I was trained in surgery. In pharmaceuticals. In guidelines and protocols and the “right way” to treat patients. That’s how all of us in medicine are taught. You study the evidence. You follow the book. You prescribe what’s approved.
And yet. Over time, I started seeing things that didn’t fit neatly into those boxes.
It began with fecal transplants for C. difficile colitis. For this infection, the treatment works remarkably well. I’d see patients go from bedridden to back on their feet within days. Nothing short of remarkable. But then something unexpected: patients would tell me about other changes. A family once called me from another state. Their son had autism. After fecal transplant, they noticed he was calmer. More engaged. Communicating in new ways.
That wasn’t in the textbooks. It made me pause. Made me start to question what else we didn’t fully understand.
And then more small stories. Over the years. Little anecdotes that piled up in my mind.
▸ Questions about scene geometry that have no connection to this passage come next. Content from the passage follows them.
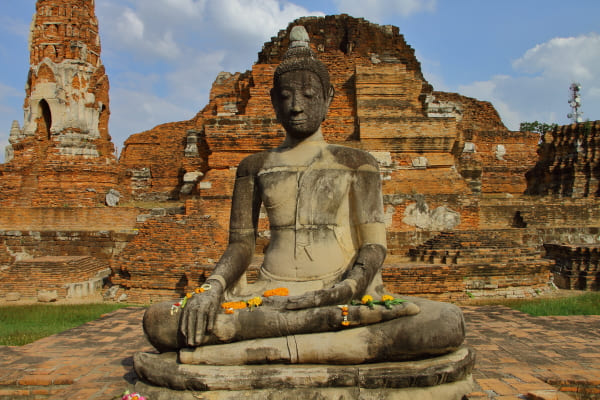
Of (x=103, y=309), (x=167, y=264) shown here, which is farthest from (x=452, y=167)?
(x=103, y=309)

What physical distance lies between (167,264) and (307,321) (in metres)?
6.39

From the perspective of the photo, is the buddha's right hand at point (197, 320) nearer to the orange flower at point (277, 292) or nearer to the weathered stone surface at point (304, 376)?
the weathered stone surface at point (304, 376)

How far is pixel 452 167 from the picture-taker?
1162 centimetres

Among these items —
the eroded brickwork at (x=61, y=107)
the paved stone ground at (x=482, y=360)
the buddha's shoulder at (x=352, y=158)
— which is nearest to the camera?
the paved stone ground at (x=482, y=360)

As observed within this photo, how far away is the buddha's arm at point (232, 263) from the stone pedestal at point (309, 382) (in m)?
0.24

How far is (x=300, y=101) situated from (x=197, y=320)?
6.03 ft

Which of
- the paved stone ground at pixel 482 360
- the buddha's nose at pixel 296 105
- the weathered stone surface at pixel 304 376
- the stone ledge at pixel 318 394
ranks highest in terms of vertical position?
the buddha's nose at pixel 296 105

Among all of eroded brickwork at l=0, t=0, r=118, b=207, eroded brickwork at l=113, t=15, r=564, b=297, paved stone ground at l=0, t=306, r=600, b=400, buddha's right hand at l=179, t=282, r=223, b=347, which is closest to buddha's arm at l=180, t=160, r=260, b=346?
buddha's right hand at l=179, t=282, r=223, b=347

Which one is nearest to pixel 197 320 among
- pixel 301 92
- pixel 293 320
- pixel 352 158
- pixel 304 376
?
pixel 293 320

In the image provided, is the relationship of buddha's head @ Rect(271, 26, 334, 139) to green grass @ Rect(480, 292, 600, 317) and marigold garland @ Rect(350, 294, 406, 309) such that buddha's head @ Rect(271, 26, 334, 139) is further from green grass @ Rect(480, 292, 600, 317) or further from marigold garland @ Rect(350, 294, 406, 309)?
green grass @ Rect(480, 292, 600, 317)

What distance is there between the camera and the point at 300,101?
3.95 meters

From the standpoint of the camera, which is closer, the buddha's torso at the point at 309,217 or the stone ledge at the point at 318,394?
the stone ledge at the point at 318,394

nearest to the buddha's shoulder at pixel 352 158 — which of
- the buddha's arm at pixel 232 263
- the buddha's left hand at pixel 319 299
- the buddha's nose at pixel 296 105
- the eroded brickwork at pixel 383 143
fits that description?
the buddha's nose at pixel 296 105

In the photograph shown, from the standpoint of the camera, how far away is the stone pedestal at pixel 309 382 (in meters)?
3.05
My path toward manuka honey started the same way — with my cancer patients. Radiation can save lives, but for anal cancer, the burns it leaves on skin can be devastating. I’d follow every protocol. Creams, ointments, dressings. And sometimes nothing helped.
One day, a patient — smart, resourceful — called me. She told me she had tried manuka honey on her burns. And she was better. Not just “a little better.” Her skin had healed. When she came back to my office, I could hardly believe it.
So I tried it with another patient. Same thing. Then another. Same result. Before long, I wasn’t waiting for them to ask — I was reaching for manuka honey first.
It made me curious. If it could work on radiation burns, what about other wounds? What about the chronic anal fissures and hemorrhoids I was treating with expensive compounded steroids — often with poor results? Could something this simple work better?
I knew it was safe. It’s food. We eat it. And if you eat it, it passes through the anus anyway. So why not apply it directly to the wounds themselves?
So I made a sample. Then another. Then another. Each time refining it. And what stood out wasn’t the formulation — it was that it worked. Consistently. Patients with fissures who had failed every prescription ointment, patients desperate to avoid surgery, would come back in two weeks and tell me: “I’m healed.”
They’d ask where to buy this “miracle ointment.” And every time, I’d tell them: you can’t buy it. Just come back, and I’ll give you more. For years, that’s exactly what we did. We made it in the office. We gave it away. Because it worked.
Eventually, the calls started coming more often. Sometimes multiple times in a single day. Patients wanted to know how they could just purchase it, have it shipped, keep it at home. It was easier than driving in, finding parking, walking upstairs, asking for a refill.
That demand — from patients themselves — is what pushed me to bring this product to market. Not because I wanted to create another ointment to sit on pharmacy shelves. But because this was something I had seen heal, time and again.
So here we are. Building a brand. Creating something that is both natural and physician-backed. There will be hiccups. That’s the reality of starting anything new. But we’re committed to making sure the experience, and the product, are exactly what you should expect from a brand built on trust and patient care.